Now my question is, do we require $H$ to be complete? Or, is it not the case that both (a) and (b) above, especially (a), hold even in a general (not necessarily complete) inner product space? At least, the proof given by Kreyszig suggests so.
As noted in my comment above, (a) remains true also for incomplete spaces, because if $H$ is separable, so is the completion $\bar{H}$ (why?) and any orthonormal set in $H$ is also orthonormal in $\\bar{H}$, and hence countable by part (a) for complete spaces.
With the definition of a total set given in the comments, the claim is also true for incomplete spaces, because if the span of a set $M \subset H$ is dense in $H$, it is not hard to see that the $\Bbb{Q}$ span of $M$ is countable and dense in $H$, so that $H$ is separable. (If you use $\Bbb{C}$ as your field, use $\Bbb{Q}+\Bbb{Q}i$ instead of $\Bbb{Q}$).

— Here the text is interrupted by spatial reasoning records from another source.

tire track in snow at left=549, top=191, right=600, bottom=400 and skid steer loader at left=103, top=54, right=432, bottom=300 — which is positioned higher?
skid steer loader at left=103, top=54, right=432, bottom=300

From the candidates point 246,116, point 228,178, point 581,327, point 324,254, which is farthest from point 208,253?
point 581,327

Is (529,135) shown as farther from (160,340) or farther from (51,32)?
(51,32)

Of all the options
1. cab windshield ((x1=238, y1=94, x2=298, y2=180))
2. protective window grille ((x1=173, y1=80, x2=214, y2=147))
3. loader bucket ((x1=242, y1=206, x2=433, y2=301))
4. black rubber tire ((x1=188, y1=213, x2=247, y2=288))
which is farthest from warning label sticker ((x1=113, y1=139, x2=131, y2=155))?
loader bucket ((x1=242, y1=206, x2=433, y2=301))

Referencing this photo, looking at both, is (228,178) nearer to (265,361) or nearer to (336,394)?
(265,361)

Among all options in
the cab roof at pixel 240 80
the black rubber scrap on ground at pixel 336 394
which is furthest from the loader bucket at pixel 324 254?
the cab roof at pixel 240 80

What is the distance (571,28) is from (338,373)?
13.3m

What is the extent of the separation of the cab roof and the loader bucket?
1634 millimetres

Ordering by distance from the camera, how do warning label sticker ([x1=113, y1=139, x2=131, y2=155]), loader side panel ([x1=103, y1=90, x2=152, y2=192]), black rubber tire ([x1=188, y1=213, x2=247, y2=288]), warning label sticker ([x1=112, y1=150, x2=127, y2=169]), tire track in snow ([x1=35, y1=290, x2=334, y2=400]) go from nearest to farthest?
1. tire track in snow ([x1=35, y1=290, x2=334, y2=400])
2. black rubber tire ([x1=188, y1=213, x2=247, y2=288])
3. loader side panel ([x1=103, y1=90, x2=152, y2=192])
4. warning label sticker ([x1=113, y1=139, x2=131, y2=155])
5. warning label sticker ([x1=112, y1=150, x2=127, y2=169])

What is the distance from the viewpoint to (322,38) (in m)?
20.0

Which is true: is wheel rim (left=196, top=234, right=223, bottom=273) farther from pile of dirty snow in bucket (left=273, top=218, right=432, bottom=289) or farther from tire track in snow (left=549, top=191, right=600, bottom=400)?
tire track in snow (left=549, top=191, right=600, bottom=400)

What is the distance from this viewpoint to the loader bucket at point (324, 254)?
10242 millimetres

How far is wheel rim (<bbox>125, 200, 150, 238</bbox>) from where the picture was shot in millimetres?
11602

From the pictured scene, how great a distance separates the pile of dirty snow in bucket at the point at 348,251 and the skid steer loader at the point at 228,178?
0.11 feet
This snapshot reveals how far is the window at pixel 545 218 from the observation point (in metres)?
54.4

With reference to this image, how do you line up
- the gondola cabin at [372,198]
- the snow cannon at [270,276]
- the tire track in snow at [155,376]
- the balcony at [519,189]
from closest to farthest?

But if you use the definition that a set $M$ is total if no element $x \in H$ with $x\neq 0$ is orthogonal to all of $M$, then the second claim fails for incomplete $H$, as is implied by GEdgar's answer to this question: A complete orthonormal system contained in a dense sub-space.. He constructs an inner product space such thy every orthonormal set is countable, but which is not separable. If we now take (using Zorn's Lemma) a maximal orthonormal set in that space, it will be total (with the alternative definition) and countable, but the space is not separable.